Tag Archives: identity crisis

Sextacy, drugs, and rock and roll…aka TMI

This post will probably be TMI.  Just a forewarning.

Last night my husband bought an herbal supplement called Sextacy.  I guess because it’s supposed to be “legal ecstasy.”  Well I’ll be the judge of that.

Why do I need such a pill?  Because a fun side effect of assloads of medication is a nonexistent sex drive.  Not low but literally not there.  This is a huge blow to my husband who years ago married a borderline nymphomaniac.   Off my medication I’m always horny plus he got with me back when I was on all the shit that makes you hornier.  Sex was an all night event.  Twelve, fourteen hours at a time.  I guess I used it all up before the age of 25.

In the last two years I’ve gone from thinking about sex every second to only thinking about it negatively.  Mad that it exists because I have no desire and I’m waiting for him to divorce me over it.  When it started to hurt because of the Mirena my brain shut the last of it down where I couldn’t even lubricate.  I was using Lidocaine gel daily because I was so dry 24/7 it hurt.  Yeah, like I said, TMI.

Since I’m leaving town for a week tomorrow and it is my least favorite holiday this week, sex was on the agenda.  I talked myself up all week but at the end of the day I felt a sense of dread.  How depressing.  Sex used to be the thought that got me through the day.  Now I’d rather sleep or play online.

My husband mentioned this herbal stuff, of which I am of course skeptical, especially given my past love of the name origin.  Nevertheless, I took it because I couldn’t deal with how much I didn’t want to have sex anymore and was desperate.

It really actually kinda helped.  Maybe my brain placebo effecting me again, but who cares?  The weird thing was it relaxed me enough to want sex but didn’t help at all in my body’s ability to actually do so.  I felt kinda tingly and got the feeling as if I was lubricated but was not.  Again, TMI.  Sorry.  I have those KY Liquibeads so I added one of those to the mix and everything kinda clicked.

It was nice not to dread something I used to love so much.  Stupid pills are $20 a dose (double the price of it’s namesake that works a hell of a lot better when not mixed with bunk ingredients) though.  For once a week that’s $80 a month just to do something I should be able to do anyway.

When’s prescription women’s Viagra going to come out so I can get a similar effect cheaper??  It’s not fair to make twenty plus pills that kill a sex drive and not one FDA approved pill to bring it back.  That’s the stuff that ruins marriages right there.  Yeah, he can deal with my mood swings.  Can he deal with celibacy?  Probably not.

Compared to the real deal, Sextacy is the Tylenol version of Morphine, but if it even numbs the headache it’s worth taking right?  So that’s kinda how I feel about it.  It won’t allow marathon sex of yesteryear but it will allow sex and that’s better than I was doing.

It’s a constant source of depression for me that I’m so opposed to sex these days.  I feel like I’m waiting for my husband to cheat or leave me over it.  I know if I was still super horny me and he didn’t want anything to do with me I’d be either sad or pissed and wouldn’t deal with it as long as he has.  He’s a good guy for dealing with all my shit.

In other news, when I get back from my business trip I’ll be officially doing my new job and I’m freaking out a little bit.  Until next week I feel like I’ve been playing house at work.  Sure, I’ve said for years I could and can do this job but now that I’m a week away from being expected to do it I’m worried I can’t.  It’s just me being crazy me, but it’s scary anyway.  What do I do if I can’t do the job?  I have no backup plan because I’ve spent years arrogantly thinking I would be a superstar.

My husband says I leave a window open for failure, which isn’t exactly accurate.  I worry about failure, but I don’t really allow it in my head as a possibility.  I can’t and won’t fail.  I won’t let myself even if it means working 80 hours a week again.  I’ll work myself to the ground before I admit defeat.  It’s just how I am.  But silently I do worry “what if.”

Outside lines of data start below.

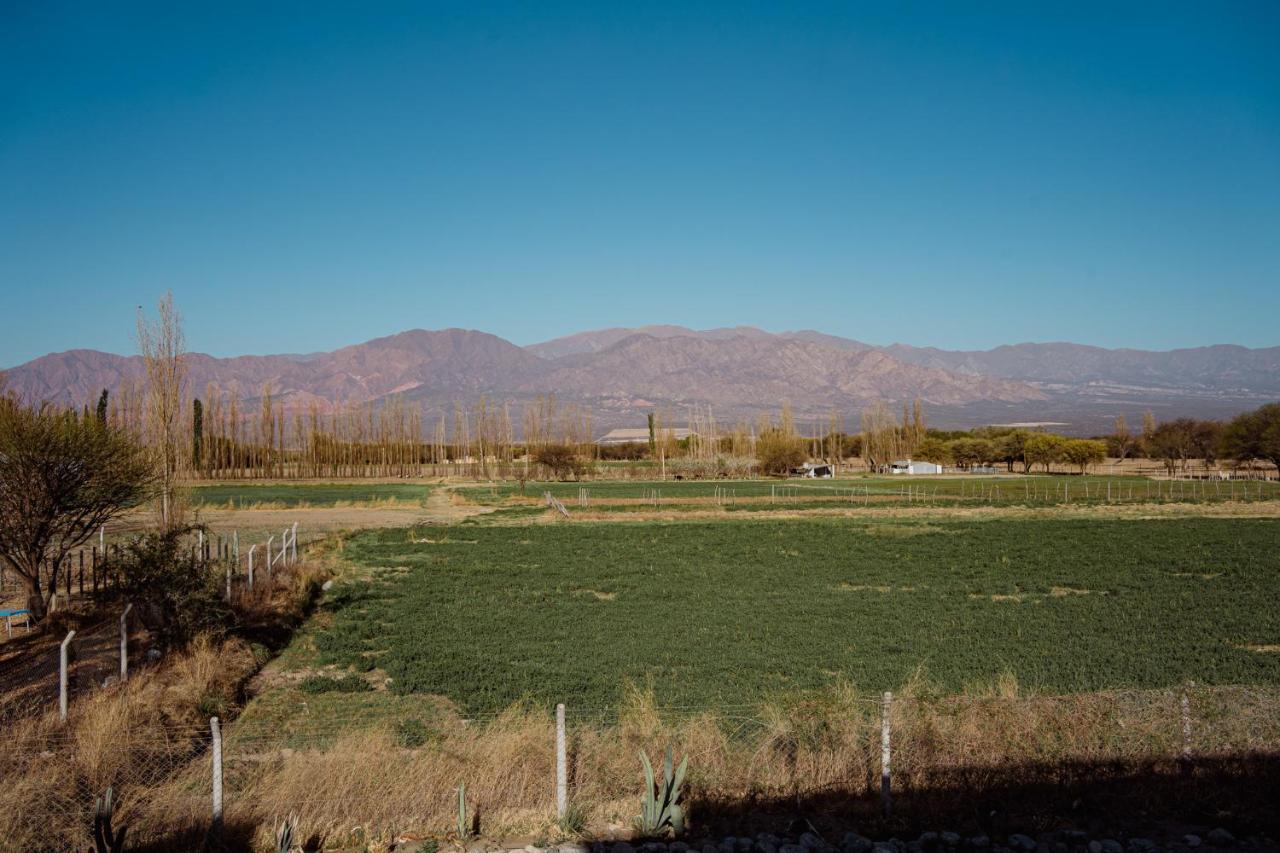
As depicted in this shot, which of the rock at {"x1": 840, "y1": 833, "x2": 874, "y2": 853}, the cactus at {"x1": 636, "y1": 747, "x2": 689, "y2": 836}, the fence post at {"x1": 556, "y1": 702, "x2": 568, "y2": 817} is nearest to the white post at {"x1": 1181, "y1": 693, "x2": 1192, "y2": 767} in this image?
the rock at {"x1": 840, "y1": 833, "x2": 874, "y2": 853}

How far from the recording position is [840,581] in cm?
2441

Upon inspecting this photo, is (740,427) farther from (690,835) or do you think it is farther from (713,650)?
(690,835)

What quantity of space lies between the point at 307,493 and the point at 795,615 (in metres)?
59.2

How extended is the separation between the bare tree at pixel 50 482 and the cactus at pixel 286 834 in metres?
12.8

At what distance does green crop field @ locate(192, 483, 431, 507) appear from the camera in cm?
5794

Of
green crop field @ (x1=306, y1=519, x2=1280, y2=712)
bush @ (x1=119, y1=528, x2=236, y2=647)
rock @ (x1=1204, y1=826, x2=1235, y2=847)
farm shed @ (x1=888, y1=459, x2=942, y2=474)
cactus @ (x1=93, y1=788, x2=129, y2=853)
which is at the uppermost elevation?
bush @ (x1=119, y1=528, x2=236, y2=647)

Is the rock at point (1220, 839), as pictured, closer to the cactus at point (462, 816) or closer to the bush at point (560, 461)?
the cactus at point (462, 816)

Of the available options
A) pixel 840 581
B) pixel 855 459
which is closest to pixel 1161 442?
pixel 855 459

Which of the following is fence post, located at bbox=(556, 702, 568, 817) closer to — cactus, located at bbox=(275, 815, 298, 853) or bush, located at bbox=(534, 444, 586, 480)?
cactus, located at bbox=(275, 815, 298, 853)

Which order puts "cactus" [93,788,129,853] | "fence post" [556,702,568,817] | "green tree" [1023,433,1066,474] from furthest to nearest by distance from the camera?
"green tree" [1023,433,1066,474] < "fence post" [556,702,568,817] < "cactus" [93,788,129,853]

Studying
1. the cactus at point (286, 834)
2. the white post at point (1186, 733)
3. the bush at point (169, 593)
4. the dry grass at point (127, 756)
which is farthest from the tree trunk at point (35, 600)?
the white post at point (1186, 733)

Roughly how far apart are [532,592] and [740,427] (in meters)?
102

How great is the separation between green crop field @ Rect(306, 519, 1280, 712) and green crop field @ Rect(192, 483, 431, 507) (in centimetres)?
2674

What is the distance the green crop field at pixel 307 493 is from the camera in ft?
190
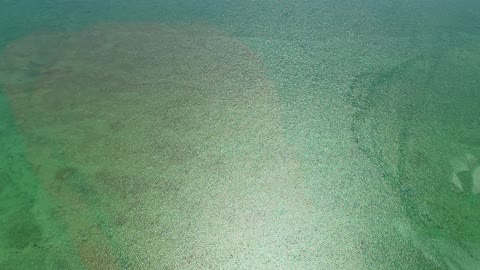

Everyone at my new office loves me already (little do they know!).  My boss seems to think I’ll be great.  My old coworkers think I’ll be great.  Inside I feel like a six year old playing dress up in a suit every day.  It doesn’t mesh well with my normal more “alt” look.  Glitter, fishnets, tattoos, and piercings don’t scream “corporate America.”  Because I feel I don’t look the part I worry that maybe I’m not.  It’s dumb but I always think someone is going to look at me and somehow see who I am when I leave work and say “I’m not working with this girl” and my client base will run for the hills.  It hasn’t happened since I entered the corporate world years ago, but you never know.  So now I’m un-gauging my ears because maybe diamond earrings will make me feel more professional and thus more capable.

Don’t get me wrong, I still think I’m awesome at what I do.  There’s just a little part of my brain that wants to disagree with me all the time and the stress of upcoming work change is making it talk louder.